(Reading text):

※ ※ ※

Behind closed doors my blood spills out. For none to hear for one o see. Behind closed doors I cry out toa god that I cant belive in. My eyes are wired shut and the feeling of the emptyness fills the recess I have no pain, for I am pain.. filling the holes that I myself have made in my all-too-weak flesh. Crawling like a worm under my skin I feel the emtyness stretch all throughout my soul and for thins I will never find you again.

 

And that is it for this time on RYANS WORDS OF POINTLESSNESS


Monday, June 20, 2005

Lost in the eternal darkness, my mind searches for the right of passage through your heart. And for this I breathe, but only barely. And for this my hope is lost for all eternity....

A life once lived doesnt mean a thing until you are dead...

Why slay the demons you have become?

And thats  it for this time on Ryans words of pointlessness...

~Amsel


Saturday, April 30, 2005

Your hand, stretching from the abysmal depths of my mind takes me to a place that I have longed for so long. And yet there it remains from me entirely. I stretch my hand but my hand can feel nothing. My mind can not see any more. I am blinded by the darkness of the inevitable death. The glissining stream of emtyness and humility show up and wish for me to be gone. Only I agree with the stream and jump so that I can no longer worry about feeling or hoping or living. The darkness surrounds me and I dare not fight back. I see no light for there is none.. there never was. Then I see you. I see the darkness begin to takea hold of you and I cry out from the depths of my long since tortured soul and fight the darkness... for the first time.. ever... I fight.

 

 

Well thats it for Ryans words of pointlessness.... wait... yea thats it

~Amsel


Sunday, April 24, 2005

Why do parents have to suck so much ass? I mean Jesus Christ why cant they understand the simplest things in life. Why cant they leave you alone. Or why even do they have to remind you every fukking waking minute that you are a failure and probably wont amount to anything. Sundays SUK.

Well now that I have that off my chest... yes I did find a whole shit load of pictures .. but I am Jewish Budah so its all good.

※ ※ ※

(Image and text data from the web)
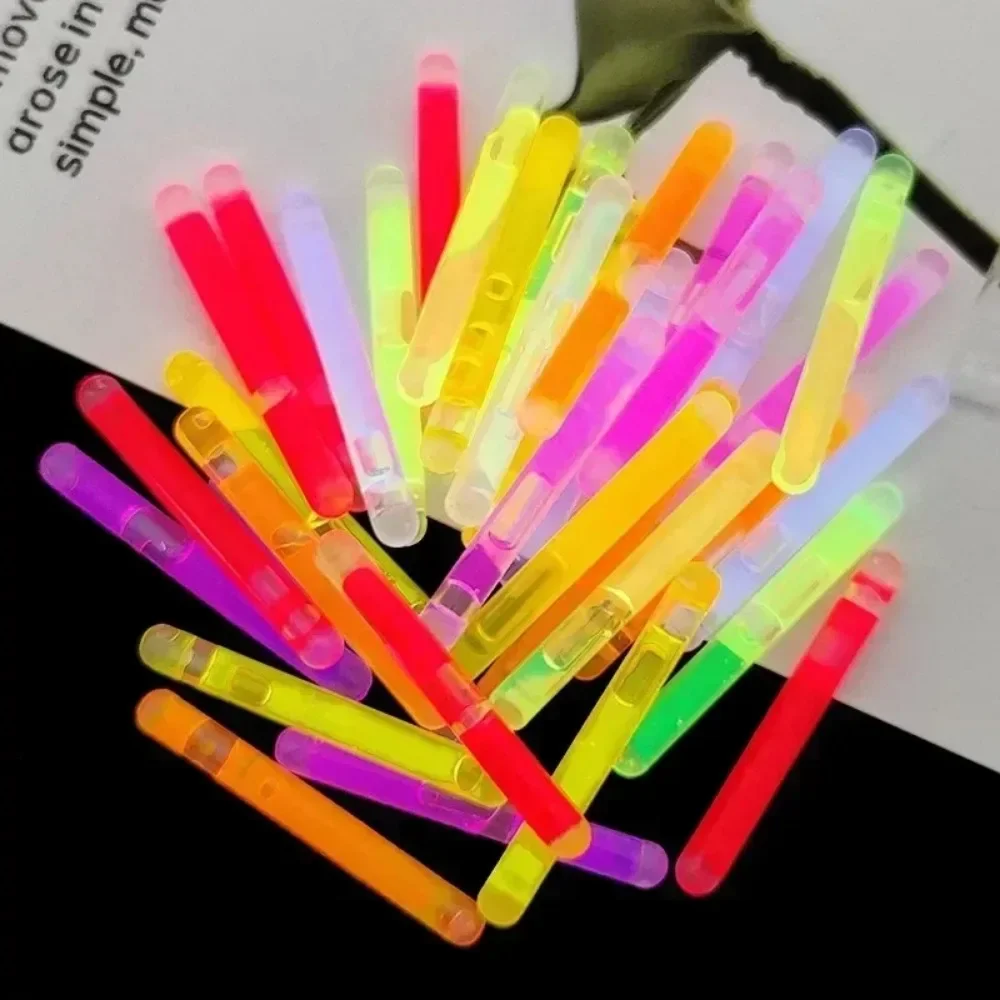 Mini palos brillantes a granel, recuerdos de fiesta, palo fluorescente, herramienta de iluminación de pesca, regalo para niños, decoración de cumpleaños y boda, 10/50 Uds.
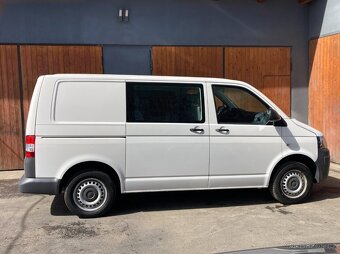 VOLKSWAGEN TRANSPORTER T5 2,0 TDi 4MOTION - 8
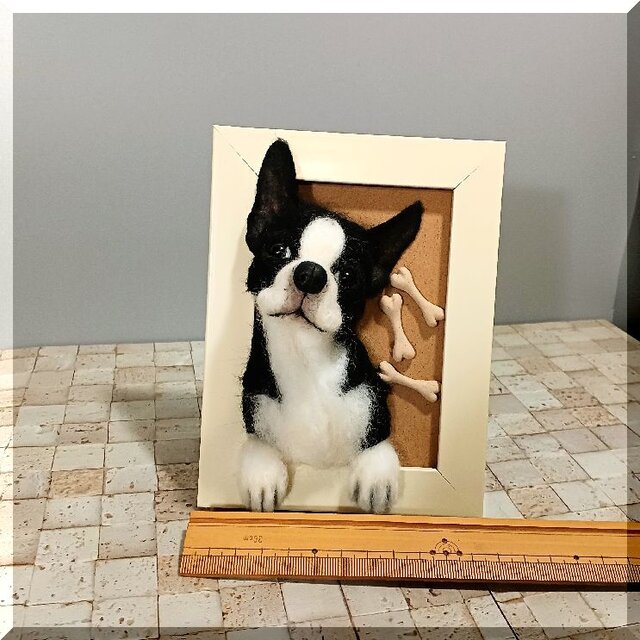 羊毛フェルト 犬 額縁入りボストンテリアさん 犬フィギュア | iichi
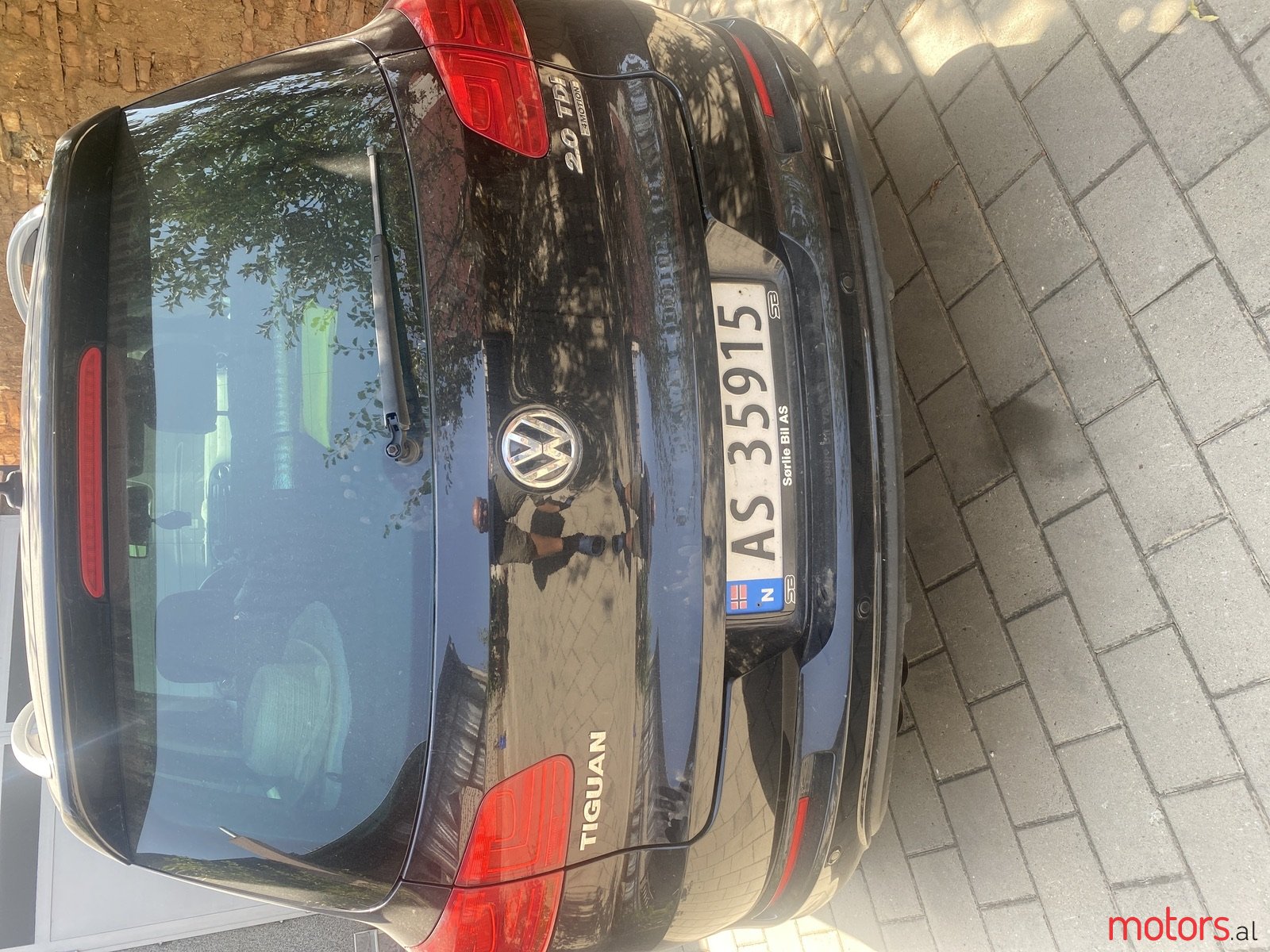 2013' Volkswagen Tiguan R-Line photo #3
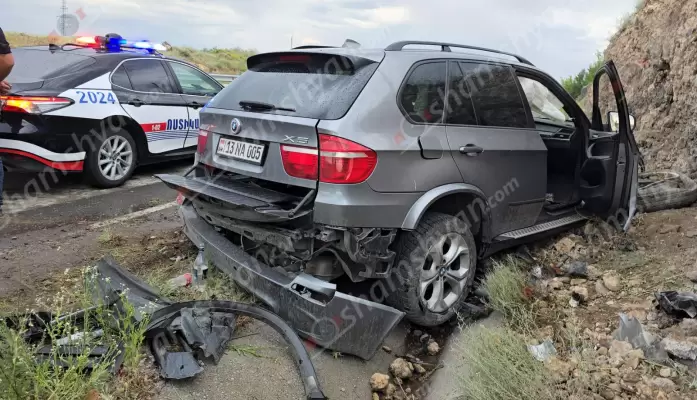 Խոշոր ավտովթար՝ Արագածոտնի մարզում․ «BMW X5»-ը բախվել է քարերին, հողաթմբերին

※ ※ ※

(What to work on):
#1 Reproduce the blog text word for word, from "Monday, June 20, 2005" up to and including "you are dead...".
#2 Substitute "Passat" for "Tiguan" throughout the records, and write out every line of the records again with nothing else changed. Leave the pictures out of your answer.
The blog text and the records have no connection to each other.

(Answer set):
#1
Monday, June 20, 2005

Lost in the eternal darkness, my mind searches for the right of passage through your heart. And for this I breathe, but only barely. And for this my hope is lost for all eternity....

A life once lived doesnt mean a thing until you are dead...

#2
 Mini palos brillantes a granel, recuerdos de fiesta, palo fluorescente, herramienta de iluminación de pesca, regalo para niños, decoración de cumpleaños y boda, 10/50 Uds.
 VOLKSWAGEN TRANSPORTER T5 2,0 TDi 4MOTION - 8
 羊毛フェルト 犬 額縁入りボストンテリアさん 犬フィギュア | iichi
 2013' Volkswagen Passat R-Line photo #3
 Խոշոր ավտովթար՝ Արագածոտնի մարզում․ «BMW X5»-ը բախվել է քարերին, հողաթմբերին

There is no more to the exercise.